Assuredly she was not going to allow him to escape her.

‘It is not possible,’ he said desperately.

‘My dear Hugh, it is possible if we wish it to be. If you refuse me, I shall know that I was mistaken. All these years when I have thought of you have been a mockery. You did not love me after all. Perhaps it was as well I went to John.’

‘You know that to be untrue.’

‘I had hoped it, but now you spurn me …’

‘Spurn you!’ He had taken her in his arms. And she thought: Yes, here in the forest … where some riders might come upon us at any moment. It will show him how great is his need of me, how his need and his desire takes from him the inherent inclination to conventional conduct.

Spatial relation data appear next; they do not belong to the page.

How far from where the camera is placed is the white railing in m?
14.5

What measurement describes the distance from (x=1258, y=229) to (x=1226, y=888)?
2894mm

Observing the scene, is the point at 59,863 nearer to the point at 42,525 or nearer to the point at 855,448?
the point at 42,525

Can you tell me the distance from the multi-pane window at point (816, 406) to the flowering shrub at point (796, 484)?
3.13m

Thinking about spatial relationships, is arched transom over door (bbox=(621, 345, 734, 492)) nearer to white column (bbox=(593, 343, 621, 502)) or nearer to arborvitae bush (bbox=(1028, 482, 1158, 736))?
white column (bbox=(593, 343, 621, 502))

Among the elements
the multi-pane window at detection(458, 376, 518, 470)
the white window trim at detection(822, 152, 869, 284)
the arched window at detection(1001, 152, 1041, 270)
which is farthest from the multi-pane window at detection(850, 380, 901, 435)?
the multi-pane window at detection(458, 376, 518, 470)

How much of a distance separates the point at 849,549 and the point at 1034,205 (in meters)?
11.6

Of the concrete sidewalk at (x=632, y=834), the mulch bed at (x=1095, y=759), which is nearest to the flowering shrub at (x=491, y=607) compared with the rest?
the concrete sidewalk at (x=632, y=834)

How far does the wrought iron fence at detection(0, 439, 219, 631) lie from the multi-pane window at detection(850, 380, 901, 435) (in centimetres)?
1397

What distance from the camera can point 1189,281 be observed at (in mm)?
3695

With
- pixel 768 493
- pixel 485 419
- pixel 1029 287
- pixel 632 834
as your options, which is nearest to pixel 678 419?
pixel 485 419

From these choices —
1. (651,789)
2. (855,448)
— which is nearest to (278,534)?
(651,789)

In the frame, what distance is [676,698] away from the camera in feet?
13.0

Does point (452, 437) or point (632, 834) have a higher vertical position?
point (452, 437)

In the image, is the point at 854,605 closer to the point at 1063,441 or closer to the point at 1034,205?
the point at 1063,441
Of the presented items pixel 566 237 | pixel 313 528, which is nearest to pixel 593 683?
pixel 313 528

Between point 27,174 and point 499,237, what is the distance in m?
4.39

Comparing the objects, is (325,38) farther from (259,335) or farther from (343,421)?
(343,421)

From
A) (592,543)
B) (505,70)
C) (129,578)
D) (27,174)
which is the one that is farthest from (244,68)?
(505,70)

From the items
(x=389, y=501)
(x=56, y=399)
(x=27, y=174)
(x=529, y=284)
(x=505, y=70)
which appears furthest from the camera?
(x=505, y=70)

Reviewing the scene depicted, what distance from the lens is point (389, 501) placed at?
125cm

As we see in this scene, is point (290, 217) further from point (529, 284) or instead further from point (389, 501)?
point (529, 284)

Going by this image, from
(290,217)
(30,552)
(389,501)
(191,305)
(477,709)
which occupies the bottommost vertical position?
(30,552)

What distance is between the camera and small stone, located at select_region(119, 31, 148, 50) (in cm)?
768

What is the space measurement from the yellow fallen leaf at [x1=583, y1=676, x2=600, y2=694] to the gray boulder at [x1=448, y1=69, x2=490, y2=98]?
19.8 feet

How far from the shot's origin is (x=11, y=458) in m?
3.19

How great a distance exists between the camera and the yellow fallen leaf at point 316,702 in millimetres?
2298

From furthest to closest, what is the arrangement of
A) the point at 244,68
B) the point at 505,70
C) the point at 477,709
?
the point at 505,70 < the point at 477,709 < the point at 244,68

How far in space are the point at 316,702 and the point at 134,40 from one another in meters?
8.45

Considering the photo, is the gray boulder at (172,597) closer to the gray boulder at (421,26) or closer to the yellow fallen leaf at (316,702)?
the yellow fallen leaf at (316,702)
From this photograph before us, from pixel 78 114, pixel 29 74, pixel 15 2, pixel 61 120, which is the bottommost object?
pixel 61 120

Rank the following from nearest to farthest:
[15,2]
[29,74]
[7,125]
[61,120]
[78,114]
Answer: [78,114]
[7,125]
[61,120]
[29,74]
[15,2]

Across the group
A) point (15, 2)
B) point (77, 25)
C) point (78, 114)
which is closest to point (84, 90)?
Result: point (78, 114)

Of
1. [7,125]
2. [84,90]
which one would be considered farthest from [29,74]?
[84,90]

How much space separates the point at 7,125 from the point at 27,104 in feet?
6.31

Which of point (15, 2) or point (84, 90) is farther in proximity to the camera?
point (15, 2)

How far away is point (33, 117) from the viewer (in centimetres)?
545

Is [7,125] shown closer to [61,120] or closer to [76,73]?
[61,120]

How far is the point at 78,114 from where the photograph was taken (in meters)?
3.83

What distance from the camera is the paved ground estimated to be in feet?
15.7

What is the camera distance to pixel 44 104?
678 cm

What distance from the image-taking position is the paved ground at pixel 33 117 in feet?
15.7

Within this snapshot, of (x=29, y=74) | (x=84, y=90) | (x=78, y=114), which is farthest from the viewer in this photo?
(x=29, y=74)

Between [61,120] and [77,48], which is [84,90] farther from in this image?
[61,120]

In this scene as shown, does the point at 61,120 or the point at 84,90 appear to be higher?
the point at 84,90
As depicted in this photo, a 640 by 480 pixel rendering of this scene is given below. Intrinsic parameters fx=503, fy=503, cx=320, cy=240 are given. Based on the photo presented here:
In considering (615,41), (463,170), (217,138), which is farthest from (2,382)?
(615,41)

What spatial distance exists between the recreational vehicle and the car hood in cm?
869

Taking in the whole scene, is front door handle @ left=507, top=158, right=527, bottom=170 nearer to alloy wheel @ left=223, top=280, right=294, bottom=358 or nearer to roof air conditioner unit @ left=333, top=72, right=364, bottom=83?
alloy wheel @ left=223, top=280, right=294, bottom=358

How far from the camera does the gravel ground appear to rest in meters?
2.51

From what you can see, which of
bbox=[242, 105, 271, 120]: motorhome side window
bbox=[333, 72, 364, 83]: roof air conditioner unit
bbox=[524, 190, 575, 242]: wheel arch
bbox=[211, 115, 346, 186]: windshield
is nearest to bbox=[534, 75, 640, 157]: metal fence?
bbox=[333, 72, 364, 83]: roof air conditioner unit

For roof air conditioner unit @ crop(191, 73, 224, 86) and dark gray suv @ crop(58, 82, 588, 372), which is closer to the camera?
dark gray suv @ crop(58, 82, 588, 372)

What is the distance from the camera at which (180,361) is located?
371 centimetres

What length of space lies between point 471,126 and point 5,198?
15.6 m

‘Nay, you do not spurn me,’ she whispered. ‘You need me, Hugh … just as I need you. You could never let me go …’

He gave a cry of despair and thought of the innocent eyes of his young betrothed before he forgot everything but Isabella.

* * *

He had asked that he should first break the news to her.

‘My dearest,’ Isabella had cried, ‘but why? She will hear of it in time.’

‘Nay,’ he had said, ‘I wish this.’

She was a little put out but it seemed advisable at that time to give way.

He said he would ride out into the forest with his little betrothed because he thought it would be easier that way.

She was grave on that morning; it was almost as though she sensed some disaster. He found it difficult to tell her; he wanted to choose the right words, to explain that it was no deficiency in her.

She herself began it by saying: ‘My lord, are you displeased with me?’